*PROBLEM DESCRIPTION*: Counting every line in the entries below where the word "googlesyndication" occurs, report how many there are. Give only that number.

*PROVIDED INFORMATION*:
□ □ □ □ □

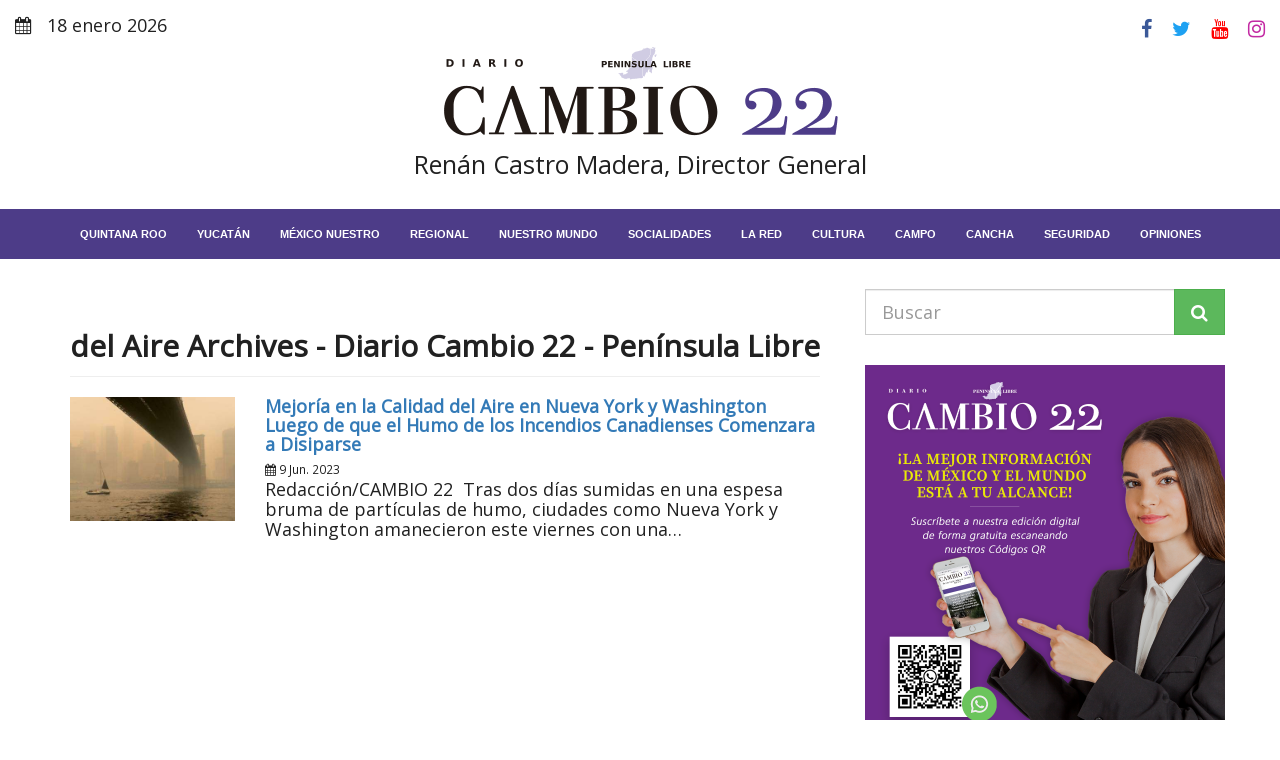

--- FILE ---
content_type: text/html; charset=utf-8
request_url: https://www.google.com/recaptcha/api2/aframe
body_size: 268
content:
<!DOCTYPE HTML><html><head><meta http-equiv="content-type" content="text/html; charset=UTF-8"></head><body><script nonce="uWHZupGILMK63V8IeV7Ntw">/** Anti-fraud and anti-abuse applications only. See google.com/recaptcha */ try{var clients={'sodar':'https://pagead2.googlesyndication.com/pagead/sodar?'};window.addEventListener("message",function(a){try{if(a.source===window.parent){var b=JSON.parse(a.data);var c=clients[b['id']];if(c){var d=document.createElement('img');d.src=c+b['params']+'&rc='+(localStorage.getItem("rc::a")?sessionStorage.getItem("rc::b"):"");window.document.body.appendChild(d);sessionStorage.setItem("rc::e",parseInt(sessionStorage.getItem("rc::e")||0)+1);localStorage.setItem("rc::h",'1768757506724');}}}catch(b){}});window.parent.postMessage("_grecaptcha_ready", "*");}catch(b){}</script></body></html>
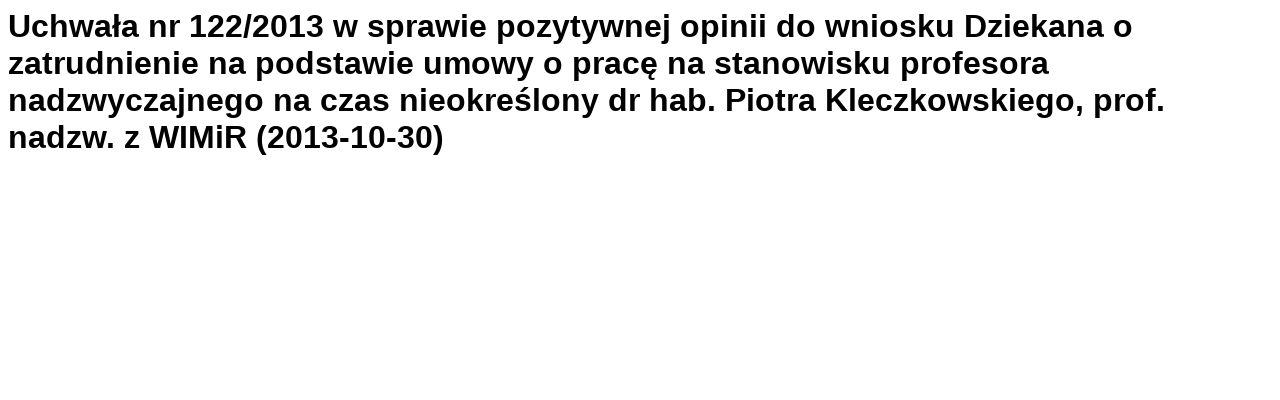

--- FILE ---
content_type: text/html
request_url: https://dok.agh.edu.pl/header.php?id=11684
body_size: 135
content:
<HTML>
<HEAD>
<META HTTP-EQUIV="Content-type" CONTENT="text/html; charset=utf-8">
<link rel="stylesheet" type="text/css" href="style.css" />
</HEAD>
<BODY>
<H1>Uchwała nr 122/2013 w sprawie pozytywnej opinii do wniosku Dziekana o zatrudnienie na podstawie umowy o pracę na stanowisku profesora nadzwyczajnego na czas nieokreślony dr hab. Piotra Kleczkowskiego, prof. nadzw. z WIMiR (2013-10-30)</H1>
</BODY>
</HTML>
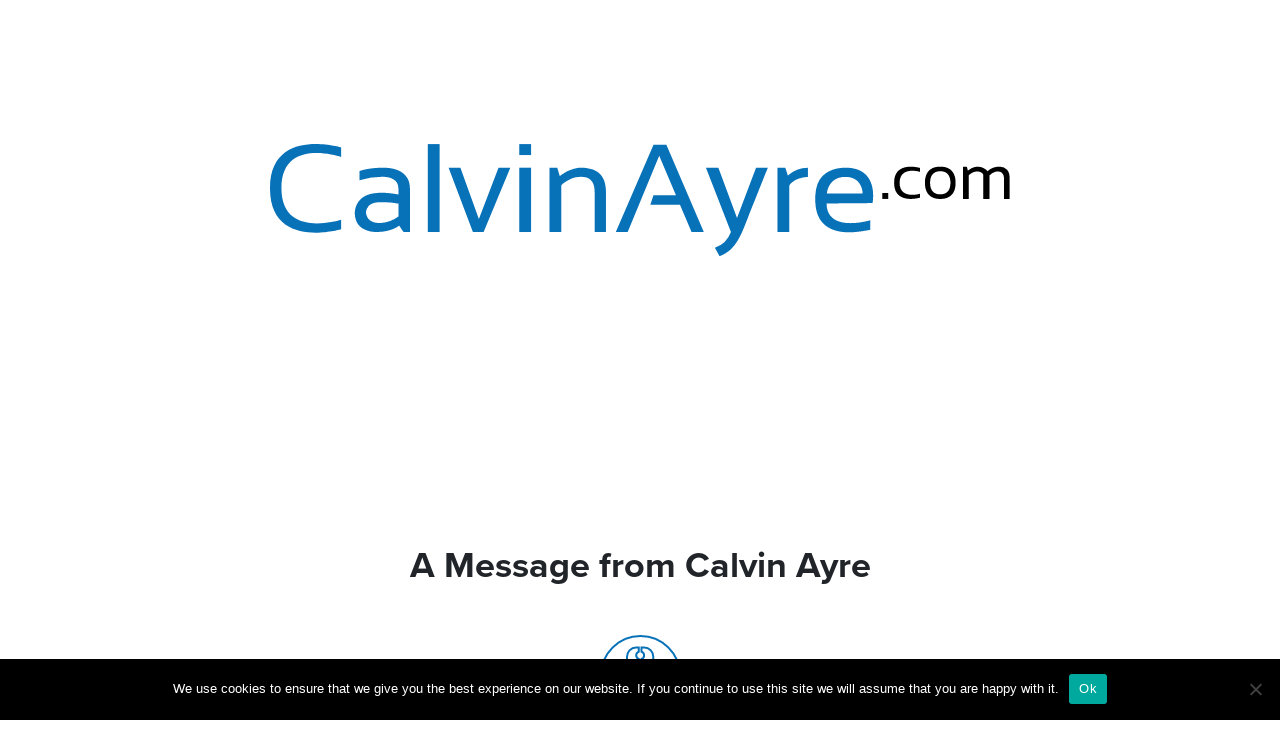

--- FILE ---
content_type: image/svg+xml
request_url: https://calvinayre.com/wp-content/uploads/2021/02/CA_domain_logo-full_color.svg
body_size: 1155
content:
<svg xmlns="http://www.w3.org/2000/svg" width="739.217" height="111.831" viewBox="0 0 739.217 111.831"><defs><style>.a{fill:#0872b9;}.b{fill:#050505;}</style></defs><g transform="translate(-70.77 -470.272)"><g transform="translate(70.77 470.272)"><path class="a" d="M141.85,483.183C129.927,479.634,82.2,468.291,82.2,514.492c0,45.746,47.734,34.748,59.649,31.287v9.51s-71.08,20.9-71.08-40.8,71.08-40.8,71.08-40.8Z" transform="translate(-70.77 -470.272)"/><path class="a" d="M191.134,505.8s8.3-3.3,23.669-3.3,26.594,6.489,26.594,20.6v43.525h-6.408l-4.341-6.408s-7.545,6.408-22.349,6.408a27.415,27.415,0,0,1-14.137-3.527c-4.531-2.764-6.8-6.98-7.567-12.128a19.226,19.226,0,0,1,10.771-20.648c7.64-3.586,19.233-3.586,32.534-1.129V523.1c0-9.055-8.418-11.409-15.325-11.556a75.793,75.793,0,0,0-23.434,3.446V505.8Zm38.759,32.482a85.853,85.853,0,0,0-17.172-1.43c-4.407.059-9.6.5-12.714,4.04a9.821,9.821,0,0,0-.9,11.453c2.684,4.421,8.542,5.587,13.352,5.3a34.473,34.473,0,0,0,17.429-6.445Z" transform="translate(-101.606 -478.87)"/><rect class="a" width="11.798" height="87.658" transform="translate(157.682 0.094)"/><rect class="a" width="11.798" height="64.121" transform="translate(249.065 23.63)"/><path class="a" d="M463.418,566.621h-11.8V502.5h7.787l4.011,13.6Z" transform="translate(-172.368 -478.87)"/><rect class="a" width="11.798" height="10.918" transform="translate(249.065 0.094)"/><path class="a" d="M364.017,502.5l-19.607,51.04L325.948,502.5h-11.8l24.277,64.121H349.14L375.822,502.5Z" transform="translate(-135.696 -478.87)"/><path class="a" d="M462.77,512.865s9.965-10.375,23.551-10.375,24.717,5.558,24.717,23.515v40.606H499.784V527.3c0-4.209-.132-15.721-13.719-15.721s-22.642,11.519-22.642,11.519Z" transform="translate(-175.342 -478.867)"/><path class="a" d="M579.7,471.3l-37.7,87h11.871l31.507-75.919,16.74,39.331H579.637l-3.131,9.385h29.608l11.578,27.2h12.252l-37.417-87Z" transform="translate(-196.478 -470.546)"/><path class="a" d="M678.43,590.685c16.74-5.316,22.54-23.669,28.339-38.238,19.907-50.007,17.576-44.148,19.907-50.007H714.923L695.9,552.578,677.271,502.44H664.85l24.974,64.165a26.18,26.18,0,0,1-16.043,15.735Z" transform="translate(-229.251 -478.854)"/><path class="a" d="M772.668,510.338l-2.522-7.838H762.3v64.121h11.8V520.479c5.719-8.733,18.646-8.593,18.646-8.593V502.5A29.423,29.423,0,0,0,772.668,510.338Z" transform="translate(-255.247 -478.87)"/><path class="a" d="M825.111,538.169c.264,29.813,43.532,16.754,43.532,16.754v9.363c0,.374-7.442,1.437-8.2,1.555-11.937,1.818-26.22,2.156-36.31-5.624-9.341-7.208-10.757-18.888-10.251-30.019A37.392,37.392,0,0,1,816,518.929c4.421-11.93,16.1-16.439,28.112-16.439,34.037,0,26.91,35.276,26.91,35.276Zm.264-9.891H861.12s.132-16.622-17.282-16.622S825.375,528.278,825.375,528.278Z" transform="translate(-268.982 -478.867)"/></g><g transform="translate(682.58 492.876)"><rect class="b" width="5.925" height="5.925" transform="translate(0 26.228)"/><path d="M926.745,517.183c0,15.053,16.021,12.208,20.355,10.918v3.915s-25.839,7.6-25.839-14.833h0c0-22.43,25.839-14.833,25.839-14.833v3.915C942.766,504.974,926.745,502.129,926.745,517.183Z" transform="translate(-909.462 -501.103)"/><path d="M963.24,517.182c0-16.556,13.3-16.072,15.339-16.072s15.339-.477,15.339,16.072-13.3,16.073-15.339,16.073S963.24,533.731,963.24,517.182Zm15.339,11.482c1.356,0,10.17.345,10.17-11.482s-8.813-11.482-10.17-11.482-10.17-.345-10.17,11.482S977.223,528.664,978.579,528.664Z" transform="translate(-920.661 -501.102)"/><path d="M1059.147,504.136a10.219,10.219,0,0,0-7.765-3.036c-7.765,0-11.644,4.59-11.644,4.59a13.661,13.661,0,0,0-9.767-4.59c-4.619,0-8.432,2.706-9.957,3.967l-1.085-3.967h-3.879v32.152h5.763V509.928c0-.3,1.078-1.078,1.32-1.283a12,12,0,0,1,1.62-1.151,11.254,11.254,0,0,1,3.644-1.4c2.361-.447,5.58-.088,7.266,1.826a3.027,3.027,0,0,1,.785,2.009v23.324h6.034V509.928a12.618,12.618,0,0,1,5.954-3.747c2.038-.447,4.422-.477,6.2.763,2.273,1.576,2.486,4.583,2.486,7.105v19.2h5.763v-19.13C1061.874,510.573,1061.647,506.907,1059.147,504.136Z" transform="translate(-934.482 -501.1)"/></g></g></svg>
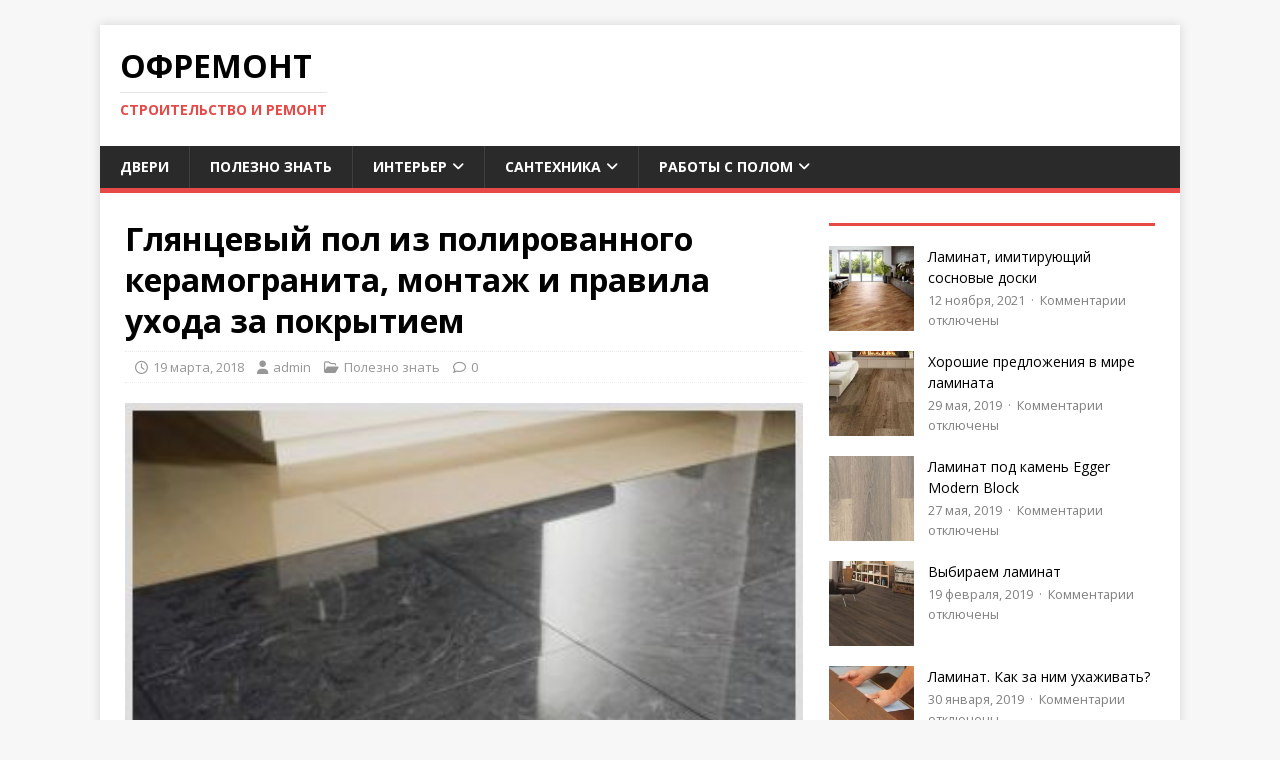

--- FILE ---
content_type: application/javascript;charset=utf-8
request_url: https://w.uptolike.com/widgets/v1/version.js?cb=cb__utl_cb_share_1770040019461222
body_size: 396
content:
cb__utl_cb_share_1770040019461222('1ea92d09c43527572b24fe052f11127b');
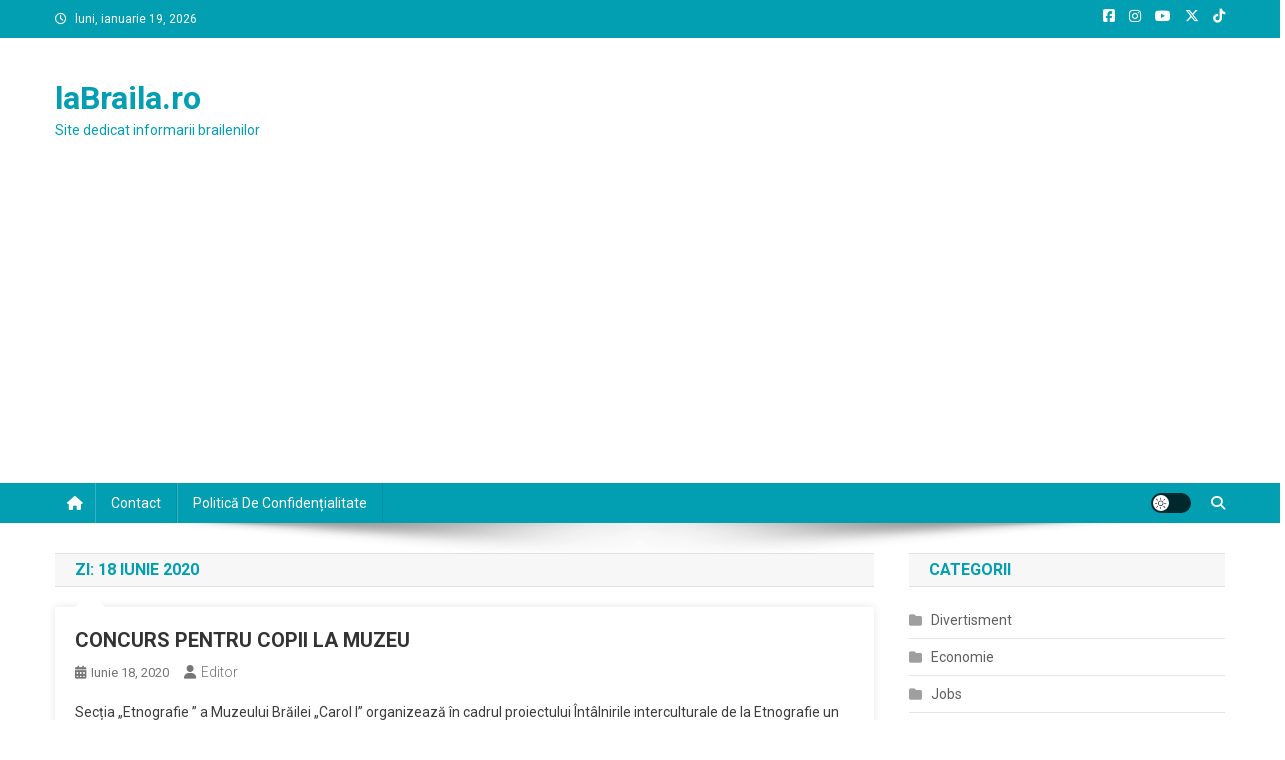

--- FILE ---
content_type: text/html; charset=utf-8
request_url: https://www.google.com/recaptcha/api2/aframe
body_size: 264
content:
<!DOCTYPE HTML><html><head><meta http-equiv="content-type" content="text/html; charset=UTF-8"></head><body><script nonce="3OQje5Tad8sL6r7NdEvjJQ">/** Anti-fraud and anti-abuse applications only. See google.com/recaptcha */ try{var clients={'sodar':'https://pagead2.googlesyndication.com/pagead/sodar?'};window.addEventListener("message",function(a){try{if(a.source===window.parent){var b=JSON.parse(a.data);var c=clients[b['id']];if(c){var d=document.createElement('img');d.src=c+b['params']+'&rc='+(localStorage.getItem("rc::a")?sessionStorage.getItem("rc::b"):"");window.document.body.appendChild(d);sessionStorage.setItem("rc::e",parseInt(sessionStorage.getItem("rc::e")||0)+1);localStorage.setItem("rc::h",'1768776809870');}}}catch(b){}});window.parent.postMessage("_grecaptcha_ready", "*");}catch(b){}</script></body></html>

□ □ □ □ □

*ANSWER TO THE PROBLEM*: 2